■ What the task asks:
The pictures are to be dropped, and the records below are to be restated word for word.

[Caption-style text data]
══════
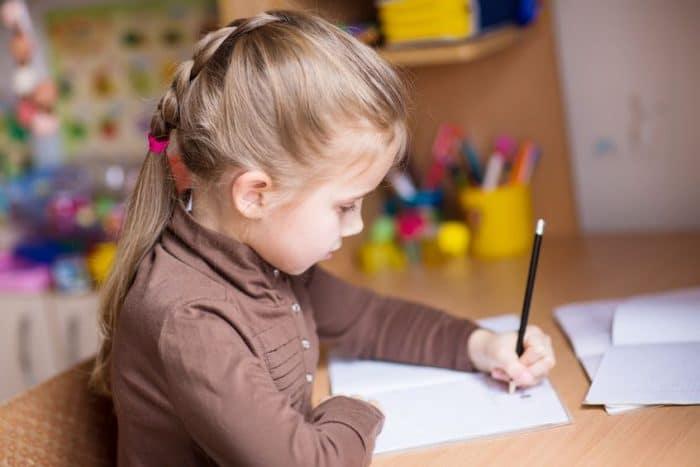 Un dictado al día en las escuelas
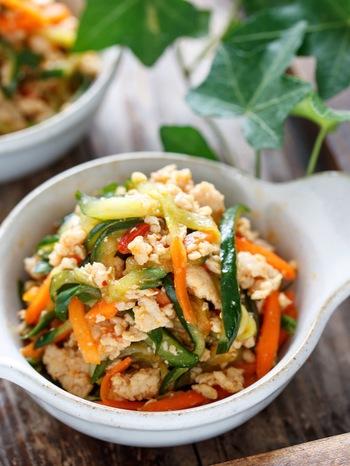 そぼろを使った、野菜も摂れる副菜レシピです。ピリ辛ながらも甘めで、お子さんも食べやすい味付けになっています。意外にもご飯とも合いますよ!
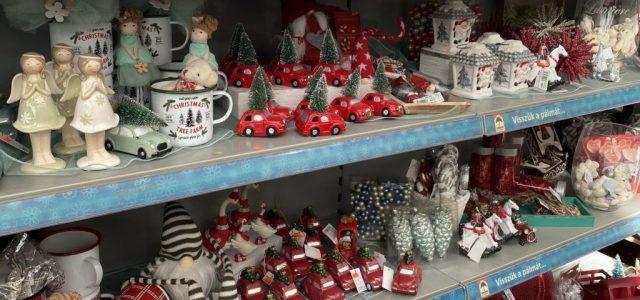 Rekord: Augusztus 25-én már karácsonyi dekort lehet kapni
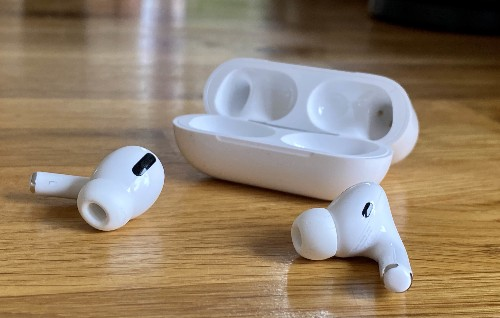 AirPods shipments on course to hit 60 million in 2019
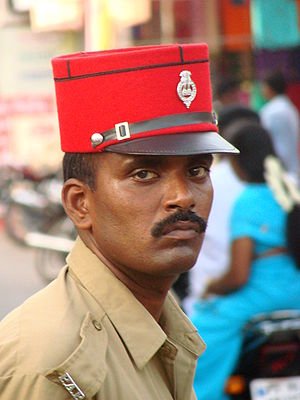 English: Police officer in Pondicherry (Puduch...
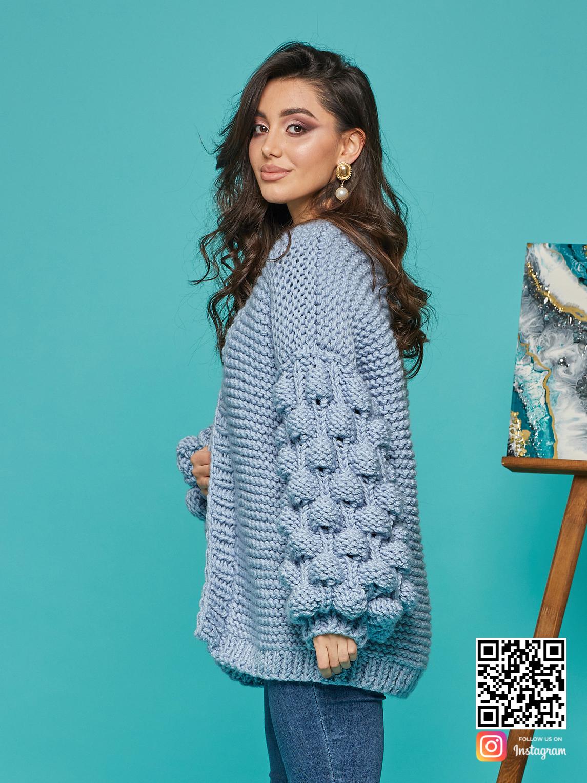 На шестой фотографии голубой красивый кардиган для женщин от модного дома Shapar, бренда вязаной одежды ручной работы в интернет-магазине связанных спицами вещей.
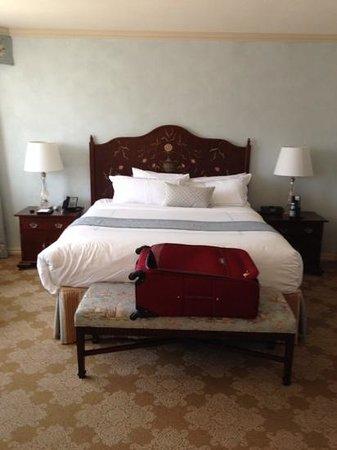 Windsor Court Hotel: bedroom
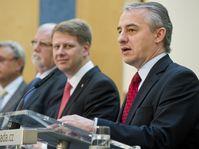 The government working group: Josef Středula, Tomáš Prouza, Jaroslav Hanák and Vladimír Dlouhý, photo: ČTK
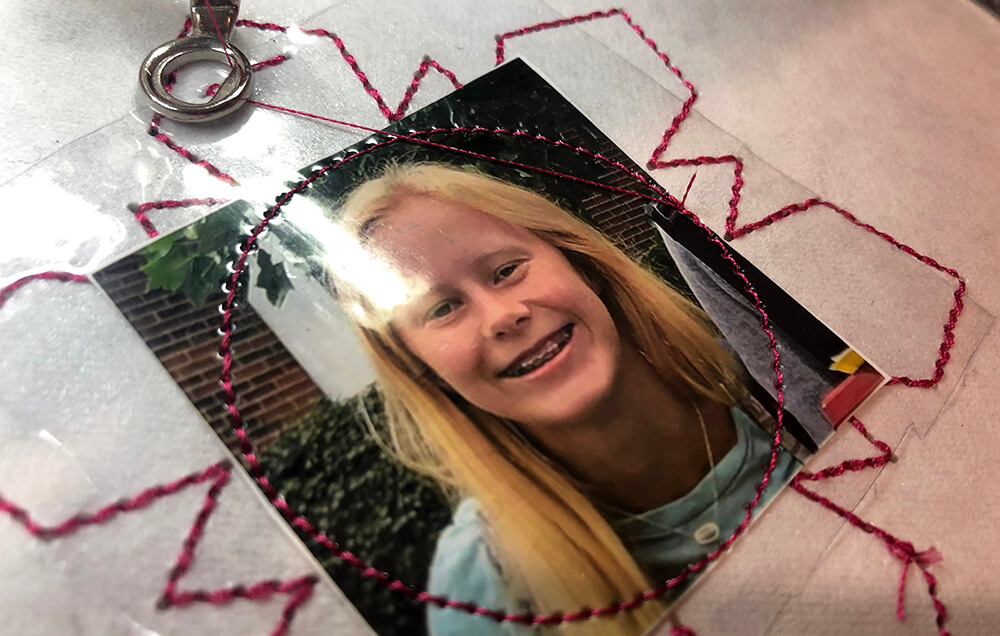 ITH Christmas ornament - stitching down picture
══════
■ Task solution:
 Un dictado al día en las escuelas
 そぼろを使った、野菜も摂れる副菜レシピです。ピリ辛ながらも甘めで、お子さんも食べやすい味付けになっています。意外にもご飯とも合いますよ!
 Rekord: Augusztus 25-én már karácsonyi dekort lehet kapni
 AirPods shipments on course to hit 60 million in 2019
 English: Police officer in Pondicherry (Puduch...
 На шестой фотографии голубой красивый кардиган для женщин от модного дома Shapar, бренда вязаной одежды ручной работы в интернет-магазине связанных спицами вещей.
 Windsor Court Hotel: bedroom
 The government working group: Josef Středula, Tomáš Prouza, Jaroslav Hanák and Vladimír Dlouhý, photo: ČTK
 ITH Christmas ornament - stitching down picture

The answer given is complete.